Dr. de Long brings experts like Dr. Stern into her classroom – both virtually and in person – to provide students with insight on areas of public health that need critical attention.

A nationally recognized physician expert and a consultant on correctional health care based at the University of Washington, Dr. Stern previously served as assistant secretary for health care at the Washington State Department of Corrections, regional medical director for the New York Department of Corrections, and medical director for the Albany County Jail. He has provided consultation on public health and patient safety in jails, prisons, and ICE detention to numerous state, federal, and advocacy entities, including the CDC, U.S. Department of Justice, U.S. Department of Homeland Security, National Institute of Corrections, ACLU’s National Prison Project, Human Rights Watch, and federal courts.

For over 20 years, Dr. Stern has been a partner to UAlbany’s FAPH program, and currently leads the FAPH journal club, in which he works one on one with fellows and DrPH students.

“About once a year, Dr. Stern generously does a session with our students on his work in correctional health care. This year we were fortunate to have him make that visit in person, and we had significant interest from students and colleagues across UAlbany, the state health department, and state agencies,” says de Long.

Colleagues from the CDC and U.S. Department of Justice joined remotely for a portion of Dr. Stern’s session to talk about surveillance data related to correctional systems and incarcerated people.

Tristan Sharatt, a current Fellow in Applied Public Health, notes that the event helped him to expand his view on this area of public health.

“This event represented an unparalleled insight into how clinical and public health care are facilitated in a sizeable and largely forgotten portion of the population in the United States. Dr. Stern has a unique perspective in the facilitation of correctional healthcare in the variety of roles that he has held over the past couple of decades,” Sharatt says.

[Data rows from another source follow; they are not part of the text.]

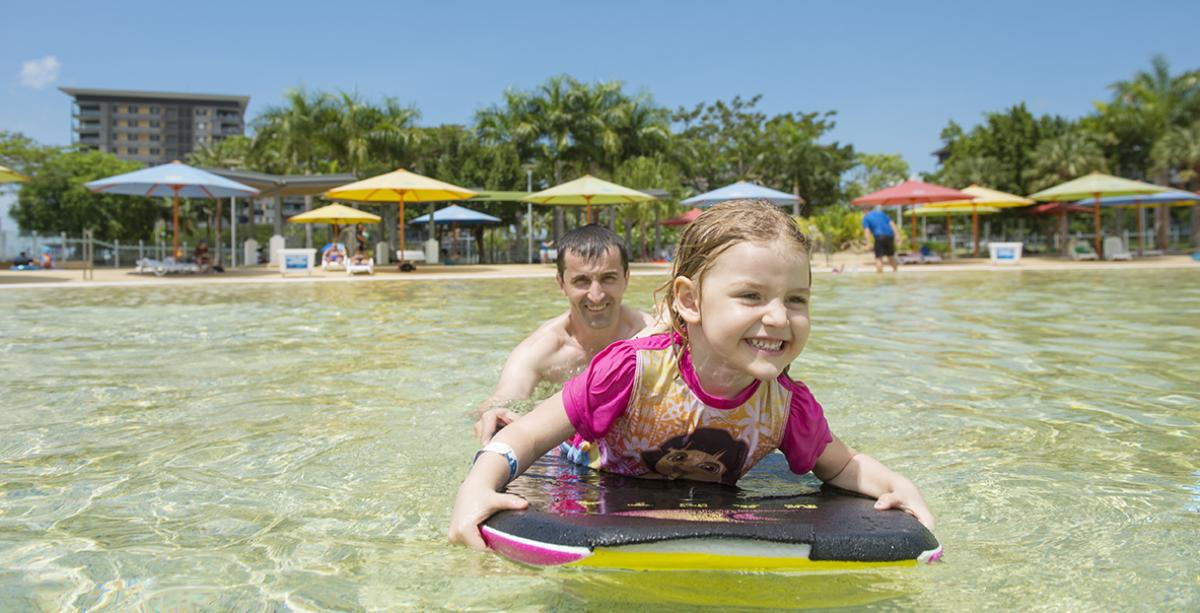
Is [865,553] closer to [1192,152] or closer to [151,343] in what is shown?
[151,343]

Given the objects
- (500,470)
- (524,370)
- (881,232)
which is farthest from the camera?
(881,232)

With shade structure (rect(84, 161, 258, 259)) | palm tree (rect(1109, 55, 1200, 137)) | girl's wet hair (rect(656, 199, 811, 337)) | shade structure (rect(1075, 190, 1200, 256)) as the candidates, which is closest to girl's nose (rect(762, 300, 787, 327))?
girl's wet hair (rect(656, 199, 811, 337))

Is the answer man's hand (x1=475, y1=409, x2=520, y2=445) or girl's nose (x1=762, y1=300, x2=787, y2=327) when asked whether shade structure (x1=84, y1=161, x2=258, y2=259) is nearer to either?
man's hand (x1=475, y1=409, x2=520, y2=445)

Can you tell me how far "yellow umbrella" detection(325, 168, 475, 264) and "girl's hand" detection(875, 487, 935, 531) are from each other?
62.3 ft

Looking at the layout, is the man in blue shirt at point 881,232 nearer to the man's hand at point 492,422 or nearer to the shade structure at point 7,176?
the shade structure at point 7,176

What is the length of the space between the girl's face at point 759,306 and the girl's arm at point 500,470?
1.70 ft

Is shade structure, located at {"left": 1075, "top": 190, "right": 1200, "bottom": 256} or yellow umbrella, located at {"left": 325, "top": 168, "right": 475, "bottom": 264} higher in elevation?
shade structure, located at {"left": 1075, "top": 190, "right": 1200, "bottom": 256}

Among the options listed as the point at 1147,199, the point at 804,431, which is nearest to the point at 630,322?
the point at 804,431

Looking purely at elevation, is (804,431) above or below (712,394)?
below

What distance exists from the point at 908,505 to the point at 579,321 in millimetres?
2106

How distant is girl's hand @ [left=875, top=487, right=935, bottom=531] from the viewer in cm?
220

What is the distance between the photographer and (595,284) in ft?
12.6

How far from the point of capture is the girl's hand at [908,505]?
220 cm

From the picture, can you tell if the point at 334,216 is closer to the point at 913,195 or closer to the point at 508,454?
the point at 913,195
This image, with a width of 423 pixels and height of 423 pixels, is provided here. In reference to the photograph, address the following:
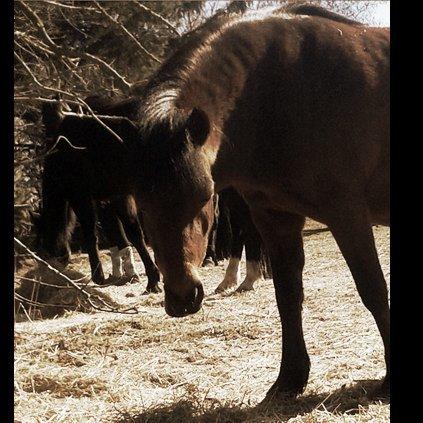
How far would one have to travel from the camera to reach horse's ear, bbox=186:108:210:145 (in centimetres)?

Dr. Max Weidmann, also a Fellow in Applied Public Health, echoes Sharatt’s sentiments.

“The presentation went beyond the statistics to show us how the heart-wrenching conditions in correctional facilities contribute to poor health outcomes for incarcerated populations. Of course, one could not convey the depth and breadth of Dr. Stern's experience with the issue in 3 hours, but it was an inspiring start to a conversation all of us in public health should have,” Weidmann says.

The Correctional Health Care interactive session and field trip was jointly sponsored by the FAPH program and the School of Public Health Dean’s Office.